- **Excerpt**
-*-

This is great – thank you for posting the details instructions! I seem to be having issues at the ‘make dev && make test’ step. I am using a computing cluster so maybe my access to make direct changes is limited in this way. I get an error saying:


error: can't create or remove files in install directory

The following error occurred while trying to add or remove files in the
installation directory:

    [Errno 13] Permission denied: '/gpfs/runtime/opt/python/2.7.12/lib/python2.7/site-packages/test-easy-install-51319.write-test'

The installation directory you specified (via --install-dir, --prefix, or
the distutils default setting) was:

    /gpfs/runtime/opt/python/2.7.12/lib/python2.7/site-packages/

Perhaps your account does not have write access to this directory?  If the
installation directory is a system-owned directory, you may need to sign in
as the administrator or "root" account.  If you do not have administrative
access to this machine, you may wish to choose a different installation
directory, preferably one that is listed in your PYTHONPATH environment
variable.

So this tells me that it is an administrative issue that I can’t make direct changes? Not sure if you have any thoughts on this matter but just wanted to check.

Thank you,
Diana

@jcmcnch success! I misinterpreted your instructions and had switched back to using my regular qiime environment so it was deleting the temporary file. I’m going to attempt to parse the UC file (I have some significant OTUs that have come up in my study and I would like to know which ASVs/how many ASVs belong to it).

Really appreciate your help with this!

@chantelle.reid - fantastic, I’m glad this worked for you! It’s something I wanted to do anyway for my own work, so it’s good to see it could help someone else too. Let me know if the python script for parsing UC files gives you any issues too, would be happy to troubleshoot that as well.

@jcmcnch - I’ll be honest I haven’t used python much and I’m still pretty fresh to using the terminal

So far I’ve managed to download the script ‘parse_VSEARCH_cluster_membership_from_UC_file.py’ from github. I know you mention the script has documentation on how to run it (which can be viewed on github) but I am not familiar with using python scripts and it’s not making a lot of sense to me.

My questions are:

  • Do I need to put this script into the same folder that contains my .uc file?
  • Do I also need to either add both of these to the same directory python runs from on my computer? In my case its located here: users/chantellereid/miniconda/bin and if I type in ‘python’ to my terminal it activates it
  • How do I then use/execute the script to process my .uc file to output with membership information/summary?

Thanks in advance!

Chantelle

Hi Diana @difont10,

No problem, glad it is potentially useful to you. Yes, on the server you will be unable to access the system python unless you’re an admin. But if you have been able to install the qiime2-dev environment, it should be possible to run the make steps in that environment. Then it will be accessing your local python not the system python as in the error you’re getting.

HTH,
Jesse

Hi @chantelle.reid - if you could follow my instructions above then this should be similarly easy!

  • It doesn’t need to be in the same folder as the uc file but it is convenient to put it there.

-*-

- **Data lines**

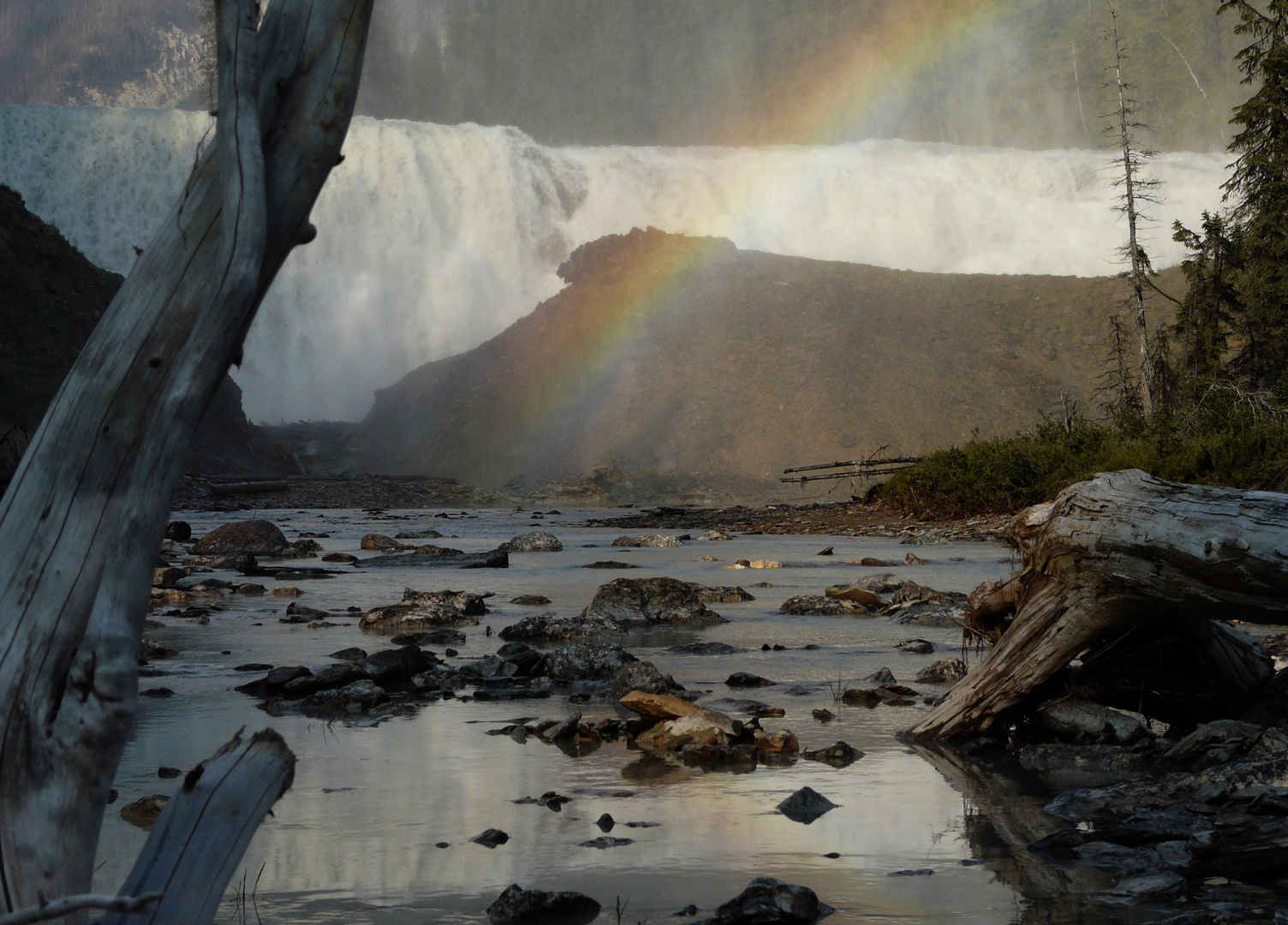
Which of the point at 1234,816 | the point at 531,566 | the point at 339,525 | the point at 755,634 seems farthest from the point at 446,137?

-*-

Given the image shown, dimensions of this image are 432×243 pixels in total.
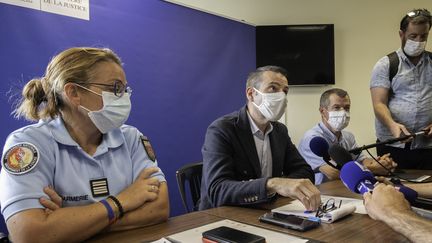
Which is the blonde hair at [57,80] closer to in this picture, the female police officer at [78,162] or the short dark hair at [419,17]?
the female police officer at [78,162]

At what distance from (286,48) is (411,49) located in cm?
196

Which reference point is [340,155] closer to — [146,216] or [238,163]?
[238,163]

-*-

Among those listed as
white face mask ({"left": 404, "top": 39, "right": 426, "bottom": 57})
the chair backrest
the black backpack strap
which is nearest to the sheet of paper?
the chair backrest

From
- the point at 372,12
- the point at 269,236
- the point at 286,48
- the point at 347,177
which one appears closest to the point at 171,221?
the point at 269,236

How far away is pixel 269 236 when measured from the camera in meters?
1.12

-*-

- **To do**
a. Please retype the forum thread between "The installation directory" and "wanted to check.", inclusive.
b. In how many lines of the entries does the string "closer" occur? Reply with only the number.

- **Written answers**
a.
The installation directory you specified (via --install-dir, --prefix, or
the distutils default setting) was:

    /gpfs/runtime/opt/python/2.7.12/lib/python2.7/site-packages/

Perhaps your account does not have write access to this directory?  If the
installation directory is a system-owned directory, you may need to sign in
as the administrator or "root" account.  If you do not have administrative
access to this machine, you may wish to choose a different installation
directory, preferably one that is listed in your PYTHONPATH environment
variable.

So this tells me that it is an administrative issue that I can’t make direct changes? Not sure if you have any thoughts on this matter but just wanted to check.

b. 2